* _Your goal_: Turn the lines below, from the one containing "Given the image, does" through the one containing "36.7 meters", into a numbered list, with both of those lines included and blank lines dropped. Leave out all other lines.

* _Supplied material_:
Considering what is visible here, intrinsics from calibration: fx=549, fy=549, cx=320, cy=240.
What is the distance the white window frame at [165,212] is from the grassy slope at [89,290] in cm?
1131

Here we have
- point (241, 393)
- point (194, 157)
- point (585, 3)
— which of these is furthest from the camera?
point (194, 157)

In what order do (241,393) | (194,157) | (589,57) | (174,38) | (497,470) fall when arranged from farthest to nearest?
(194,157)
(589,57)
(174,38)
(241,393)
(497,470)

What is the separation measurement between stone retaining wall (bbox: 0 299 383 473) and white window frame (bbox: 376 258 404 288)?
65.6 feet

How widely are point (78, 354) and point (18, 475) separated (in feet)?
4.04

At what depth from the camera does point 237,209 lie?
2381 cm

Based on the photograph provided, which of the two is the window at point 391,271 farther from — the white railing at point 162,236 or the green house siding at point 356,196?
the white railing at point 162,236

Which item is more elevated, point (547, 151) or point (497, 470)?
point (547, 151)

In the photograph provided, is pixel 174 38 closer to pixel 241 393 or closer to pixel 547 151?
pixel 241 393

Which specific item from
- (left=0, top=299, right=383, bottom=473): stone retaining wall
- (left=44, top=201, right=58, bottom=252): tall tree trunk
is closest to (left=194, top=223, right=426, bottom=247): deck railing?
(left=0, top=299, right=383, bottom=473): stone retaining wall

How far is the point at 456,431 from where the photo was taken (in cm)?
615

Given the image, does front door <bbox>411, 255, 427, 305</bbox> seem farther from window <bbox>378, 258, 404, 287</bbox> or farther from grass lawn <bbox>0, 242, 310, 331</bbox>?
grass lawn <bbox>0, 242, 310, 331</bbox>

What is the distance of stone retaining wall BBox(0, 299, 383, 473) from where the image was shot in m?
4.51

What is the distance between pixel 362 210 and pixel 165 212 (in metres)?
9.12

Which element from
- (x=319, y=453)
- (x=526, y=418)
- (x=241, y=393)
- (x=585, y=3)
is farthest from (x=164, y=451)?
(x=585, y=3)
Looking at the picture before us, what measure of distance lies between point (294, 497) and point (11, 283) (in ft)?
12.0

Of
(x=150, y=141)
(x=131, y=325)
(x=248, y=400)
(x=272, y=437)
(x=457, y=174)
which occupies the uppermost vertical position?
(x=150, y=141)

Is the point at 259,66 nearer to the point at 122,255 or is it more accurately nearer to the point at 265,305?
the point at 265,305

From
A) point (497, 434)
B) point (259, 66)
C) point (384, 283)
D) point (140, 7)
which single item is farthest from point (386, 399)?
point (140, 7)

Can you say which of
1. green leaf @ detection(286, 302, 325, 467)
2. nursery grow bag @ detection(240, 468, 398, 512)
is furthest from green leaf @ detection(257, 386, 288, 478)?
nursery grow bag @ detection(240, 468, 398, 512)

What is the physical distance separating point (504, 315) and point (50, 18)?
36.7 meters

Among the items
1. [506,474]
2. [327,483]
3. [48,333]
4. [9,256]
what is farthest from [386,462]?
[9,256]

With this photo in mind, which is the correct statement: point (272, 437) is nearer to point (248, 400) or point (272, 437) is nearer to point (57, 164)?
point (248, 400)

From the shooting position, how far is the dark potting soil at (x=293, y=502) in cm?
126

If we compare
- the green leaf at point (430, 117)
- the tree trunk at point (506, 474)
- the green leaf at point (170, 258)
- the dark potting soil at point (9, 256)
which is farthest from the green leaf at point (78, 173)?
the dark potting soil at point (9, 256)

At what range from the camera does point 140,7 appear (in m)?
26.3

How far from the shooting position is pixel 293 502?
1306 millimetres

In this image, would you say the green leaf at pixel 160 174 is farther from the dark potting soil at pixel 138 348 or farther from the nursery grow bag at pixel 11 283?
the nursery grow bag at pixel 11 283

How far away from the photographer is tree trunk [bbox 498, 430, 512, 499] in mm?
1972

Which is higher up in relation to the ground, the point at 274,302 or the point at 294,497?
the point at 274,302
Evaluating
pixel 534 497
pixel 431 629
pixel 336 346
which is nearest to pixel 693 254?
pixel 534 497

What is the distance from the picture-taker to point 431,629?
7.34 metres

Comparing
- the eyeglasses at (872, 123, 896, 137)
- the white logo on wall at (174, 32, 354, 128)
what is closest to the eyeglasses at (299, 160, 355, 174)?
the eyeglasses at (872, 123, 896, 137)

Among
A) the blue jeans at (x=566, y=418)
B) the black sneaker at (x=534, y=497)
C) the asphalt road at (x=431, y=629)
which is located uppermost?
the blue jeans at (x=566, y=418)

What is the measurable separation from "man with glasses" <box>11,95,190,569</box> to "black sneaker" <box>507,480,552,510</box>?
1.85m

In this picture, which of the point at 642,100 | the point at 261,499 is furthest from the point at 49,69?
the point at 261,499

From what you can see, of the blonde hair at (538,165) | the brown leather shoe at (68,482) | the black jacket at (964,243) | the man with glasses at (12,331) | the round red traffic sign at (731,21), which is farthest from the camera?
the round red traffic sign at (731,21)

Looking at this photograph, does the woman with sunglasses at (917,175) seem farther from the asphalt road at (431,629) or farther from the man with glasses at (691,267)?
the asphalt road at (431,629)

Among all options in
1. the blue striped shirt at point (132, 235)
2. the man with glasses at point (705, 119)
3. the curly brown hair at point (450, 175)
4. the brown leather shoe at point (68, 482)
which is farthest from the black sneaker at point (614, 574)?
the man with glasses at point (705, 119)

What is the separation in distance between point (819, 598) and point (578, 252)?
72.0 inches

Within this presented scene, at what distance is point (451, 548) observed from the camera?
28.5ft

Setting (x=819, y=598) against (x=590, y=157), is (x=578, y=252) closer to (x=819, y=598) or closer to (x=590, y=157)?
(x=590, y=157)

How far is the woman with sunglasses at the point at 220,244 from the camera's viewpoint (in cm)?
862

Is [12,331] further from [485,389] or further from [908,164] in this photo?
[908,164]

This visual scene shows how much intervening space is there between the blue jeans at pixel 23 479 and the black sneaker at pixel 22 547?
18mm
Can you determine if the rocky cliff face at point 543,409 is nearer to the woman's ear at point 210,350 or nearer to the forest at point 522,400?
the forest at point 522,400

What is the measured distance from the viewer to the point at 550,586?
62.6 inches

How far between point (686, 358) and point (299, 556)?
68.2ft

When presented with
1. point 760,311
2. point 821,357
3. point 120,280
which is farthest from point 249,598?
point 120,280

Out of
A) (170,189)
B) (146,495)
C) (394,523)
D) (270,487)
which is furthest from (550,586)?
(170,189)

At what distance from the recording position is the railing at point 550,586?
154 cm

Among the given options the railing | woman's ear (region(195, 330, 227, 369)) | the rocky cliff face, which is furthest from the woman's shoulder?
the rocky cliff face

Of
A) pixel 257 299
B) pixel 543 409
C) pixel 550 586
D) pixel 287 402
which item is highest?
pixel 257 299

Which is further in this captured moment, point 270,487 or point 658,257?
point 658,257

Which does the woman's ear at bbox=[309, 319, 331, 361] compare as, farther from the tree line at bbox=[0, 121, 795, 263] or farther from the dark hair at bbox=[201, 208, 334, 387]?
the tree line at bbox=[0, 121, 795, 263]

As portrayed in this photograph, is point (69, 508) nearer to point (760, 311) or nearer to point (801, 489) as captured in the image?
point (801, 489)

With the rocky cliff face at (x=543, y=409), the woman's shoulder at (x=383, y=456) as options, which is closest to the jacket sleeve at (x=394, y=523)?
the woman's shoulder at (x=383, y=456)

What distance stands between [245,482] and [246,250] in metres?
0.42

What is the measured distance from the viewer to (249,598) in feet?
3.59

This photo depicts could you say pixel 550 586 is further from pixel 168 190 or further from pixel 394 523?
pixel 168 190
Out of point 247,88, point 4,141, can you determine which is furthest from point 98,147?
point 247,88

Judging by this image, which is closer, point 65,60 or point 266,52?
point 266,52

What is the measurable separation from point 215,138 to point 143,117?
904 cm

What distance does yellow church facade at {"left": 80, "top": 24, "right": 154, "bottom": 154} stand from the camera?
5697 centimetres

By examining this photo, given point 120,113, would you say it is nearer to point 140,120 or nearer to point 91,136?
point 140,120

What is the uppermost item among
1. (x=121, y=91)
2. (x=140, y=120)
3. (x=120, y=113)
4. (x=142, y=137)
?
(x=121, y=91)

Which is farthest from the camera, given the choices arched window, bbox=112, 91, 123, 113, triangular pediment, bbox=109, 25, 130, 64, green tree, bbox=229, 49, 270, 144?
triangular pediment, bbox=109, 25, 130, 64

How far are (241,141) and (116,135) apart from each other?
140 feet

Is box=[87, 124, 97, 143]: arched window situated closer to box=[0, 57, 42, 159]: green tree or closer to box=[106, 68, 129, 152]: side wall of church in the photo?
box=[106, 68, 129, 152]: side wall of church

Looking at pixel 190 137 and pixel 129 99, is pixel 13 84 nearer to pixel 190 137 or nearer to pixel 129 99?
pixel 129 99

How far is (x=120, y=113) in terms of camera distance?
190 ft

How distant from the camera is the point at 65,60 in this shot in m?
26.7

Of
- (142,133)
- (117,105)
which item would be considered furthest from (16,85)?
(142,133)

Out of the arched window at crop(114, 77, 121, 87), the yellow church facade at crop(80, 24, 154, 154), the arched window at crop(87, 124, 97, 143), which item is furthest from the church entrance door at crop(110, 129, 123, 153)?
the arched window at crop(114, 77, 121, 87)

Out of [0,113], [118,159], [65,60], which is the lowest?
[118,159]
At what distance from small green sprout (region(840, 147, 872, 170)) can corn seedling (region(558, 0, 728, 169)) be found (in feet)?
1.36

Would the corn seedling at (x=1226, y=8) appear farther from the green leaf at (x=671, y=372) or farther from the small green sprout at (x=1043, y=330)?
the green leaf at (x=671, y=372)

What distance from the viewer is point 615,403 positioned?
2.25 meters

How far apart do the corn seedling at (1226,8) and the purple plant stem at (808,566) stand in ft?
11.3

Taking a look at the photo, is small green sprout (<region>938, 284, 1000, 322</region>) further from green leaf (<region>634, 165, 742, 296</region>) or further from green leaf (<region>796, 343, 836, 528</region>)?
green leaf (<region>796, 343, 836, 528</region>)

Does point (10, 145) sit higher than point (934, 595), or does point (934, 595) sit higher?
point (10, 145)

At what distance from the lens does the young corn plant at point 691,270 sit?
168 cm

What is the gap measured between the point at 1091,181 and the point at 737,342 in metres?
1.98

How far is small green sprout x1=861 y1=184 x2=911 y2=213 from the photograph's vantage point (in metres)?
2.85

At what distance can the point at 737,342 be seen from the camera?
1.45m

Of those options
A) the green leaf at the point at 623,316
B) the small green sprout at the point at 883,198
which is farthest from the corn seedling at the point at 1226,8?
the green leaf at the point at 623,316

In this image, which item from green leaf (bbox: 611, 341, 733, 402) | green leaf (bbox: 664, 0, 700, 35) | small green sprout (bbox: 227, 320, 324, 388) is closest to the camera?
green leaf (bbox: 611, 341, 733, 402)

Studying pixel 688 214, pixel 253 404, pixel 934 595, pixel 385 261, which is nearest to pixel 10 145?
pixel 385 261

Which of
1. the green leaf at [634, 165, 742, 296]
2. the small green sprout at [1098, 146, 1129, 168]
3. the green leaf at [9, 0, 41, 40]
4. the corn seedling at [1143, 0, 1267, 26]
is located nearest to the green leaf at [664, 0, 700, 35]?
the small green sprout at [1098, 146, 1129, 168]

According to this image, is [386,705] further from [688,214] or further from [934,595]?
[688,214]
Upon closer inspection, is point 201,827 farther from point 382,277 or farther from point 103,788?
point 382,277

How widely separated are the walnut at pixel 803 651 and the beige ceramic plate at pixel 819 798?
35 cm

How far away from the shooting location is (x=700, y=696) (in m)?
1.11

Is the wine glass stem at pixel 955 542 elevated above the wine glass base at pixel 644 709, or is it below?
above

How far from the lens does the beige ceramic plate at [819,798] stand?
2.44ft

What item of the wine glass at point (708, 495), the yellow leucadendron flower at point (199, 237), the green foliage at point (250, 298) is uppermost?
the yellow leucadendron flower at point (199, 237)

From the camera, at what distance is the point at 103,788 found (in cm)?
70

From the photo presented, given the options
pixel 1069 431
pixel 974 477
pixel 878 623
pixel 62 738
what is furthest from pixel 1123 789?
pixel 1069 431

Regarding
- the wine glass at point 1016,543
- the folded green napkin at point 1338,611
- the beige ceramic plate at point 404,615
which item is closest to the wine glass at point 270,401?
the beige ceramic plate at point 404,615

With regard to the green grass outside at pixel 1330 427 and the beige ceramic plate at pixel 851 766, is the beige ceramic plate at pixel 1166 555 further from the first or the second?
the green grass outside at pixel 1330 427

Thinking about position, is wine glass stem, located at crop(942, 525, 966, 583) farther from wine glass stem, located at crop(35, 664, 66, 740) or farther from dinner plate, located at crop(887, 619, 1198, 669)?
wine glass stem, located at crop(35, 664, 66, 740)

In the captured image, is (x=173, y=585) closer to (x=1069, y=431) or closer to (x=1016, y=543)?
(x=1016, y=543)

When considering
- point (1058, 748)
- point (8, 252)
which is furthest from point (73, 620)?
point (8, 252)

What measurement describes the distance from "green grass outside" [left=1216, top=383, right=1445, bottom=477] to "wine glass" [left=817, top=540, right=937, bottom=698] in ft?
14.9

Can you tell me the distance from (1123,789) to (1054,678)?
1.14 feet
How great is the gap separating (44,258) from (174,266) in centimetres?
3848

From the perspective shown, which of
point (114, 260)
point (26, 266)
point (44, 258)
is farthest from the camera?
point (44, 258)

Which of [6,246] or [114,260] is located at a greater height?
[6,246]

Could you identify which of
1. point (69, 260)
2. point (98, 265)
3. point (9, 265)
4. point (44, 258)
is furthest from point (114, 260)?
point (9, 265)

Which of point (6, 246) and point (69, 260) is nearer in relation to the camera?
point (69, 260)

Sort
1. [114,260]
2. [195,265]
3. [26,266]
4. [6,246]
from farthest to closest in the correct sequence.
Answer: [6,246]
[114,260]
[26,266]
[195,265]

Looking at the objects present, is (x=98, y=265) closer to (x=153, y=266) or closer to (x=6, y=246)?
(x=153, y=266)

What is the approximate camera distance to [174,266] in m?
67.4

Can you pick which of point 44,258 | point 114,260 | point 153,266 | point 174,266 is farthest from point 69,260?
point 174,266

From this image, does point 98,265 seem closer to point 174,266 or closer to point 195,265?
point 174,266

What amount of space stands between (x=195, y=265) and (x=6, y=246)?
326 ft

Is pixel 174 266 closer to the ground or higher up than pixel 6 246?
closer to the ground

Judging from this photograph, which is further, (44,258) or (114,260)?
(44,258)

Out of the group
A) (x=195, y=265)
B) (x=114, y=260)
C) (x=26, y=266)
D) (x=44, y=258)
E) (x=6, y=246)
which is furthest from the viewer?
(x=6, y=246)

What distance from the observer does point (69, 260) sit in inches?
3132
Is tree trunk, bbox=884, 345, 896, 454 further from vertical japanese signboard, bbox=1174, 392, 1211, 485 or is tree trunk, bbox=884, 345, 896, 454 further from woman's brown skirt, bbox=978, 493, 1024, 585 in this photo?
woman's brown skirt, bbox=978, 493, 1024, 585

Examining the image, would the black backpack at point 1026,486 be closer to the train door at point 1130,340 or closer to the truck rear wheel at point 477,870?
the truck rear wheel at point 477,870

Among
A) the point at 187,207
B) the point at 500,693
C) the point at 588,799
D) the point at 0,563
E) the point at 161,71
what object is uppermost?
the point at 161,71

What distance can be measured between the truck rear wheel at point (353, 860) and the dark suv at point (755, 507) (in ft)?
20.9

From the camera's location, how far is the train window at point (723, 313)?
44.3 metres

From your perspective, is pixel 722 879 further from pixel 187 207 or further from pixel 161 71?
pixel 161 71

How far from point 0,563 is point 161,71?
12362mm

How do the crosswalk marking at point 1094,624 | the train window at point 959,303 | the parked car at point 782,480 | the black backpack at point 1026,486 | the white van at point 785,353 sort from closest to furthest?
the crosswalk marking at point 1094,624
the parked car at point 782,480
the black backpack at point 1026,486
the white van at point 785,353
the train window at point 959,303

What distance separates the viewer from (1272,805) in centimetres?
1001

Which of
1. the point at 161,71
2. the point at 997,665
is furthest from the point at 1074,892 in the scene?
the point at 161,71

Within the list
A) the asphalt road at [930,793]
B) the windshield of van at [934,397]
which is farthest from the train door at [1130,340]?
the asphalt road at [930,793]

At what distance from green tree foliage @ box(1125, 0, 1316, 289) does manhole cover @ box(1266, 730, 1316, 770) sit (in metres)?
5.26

* _In response_:
1. Given the image, does front door <bbox>411, 255, 427, 305</bbox> seem farther from window <bbox>378, 258, 404, 287</bbox> or farther from grass lawn <bbox>0, 242, 310, 331</bbox>?
2. grass lawn <bbox>0, 242, 310, 331</bbox>
3. What is the distance of stone retaining wall BBox(0, 299, 383, 473) from where the image was shot in m?
4. 4.51
5. What is the distance between pixel 362 210 and pixel 165 212 (in metres)?
6. 9.12
7. Which element from
8. - (x=319, y=453)
9. - (x=526, y=418)
10. - (x=241, y=393)
11. - (x=585, y=3)
12. is farthest from (x=164, y=451)?
13. (x=585, y=3)
14. Looking at the picture before us, what measure of distance lies between point (294, 497) and point (11, 283) (in ft)?
15. 12.0
16. Of
17. (x=150, y=141)
18. (x=131, y=325)
19. (x=248, y=400)
20. (x=272, y=437)
21. (x=457, y=174)
22. which occupies the uppermost vertical position?
23. (x=150, y=141)
24. Is the point at 259,66 nearer to the point at 122,255 or is it more accurately nearer to the point at 265,305?
25. the point at 265,305
26. From
27. A) point (497, 434)
28. B) point (259, 66)
29. C) point (384, 283)
30. D) point (140, 7)
31. which single item is farthest from point (386, 399)?
32. point (140, 7)
33. Can you say which of
34. 1. green leaf @ detection(286, 302, 325, 467)
35. 2. nursery grow bag @ detection(240, 468, 398, 512)
36. is furthest from green leaf @ detection(257, 386, 288, 478)?
37. nursery grow bag @ detection(240, 468, 398, 512)
38. What is the physical distance separating point (504, 315) and point (50, 18)?
39. 36.7 meters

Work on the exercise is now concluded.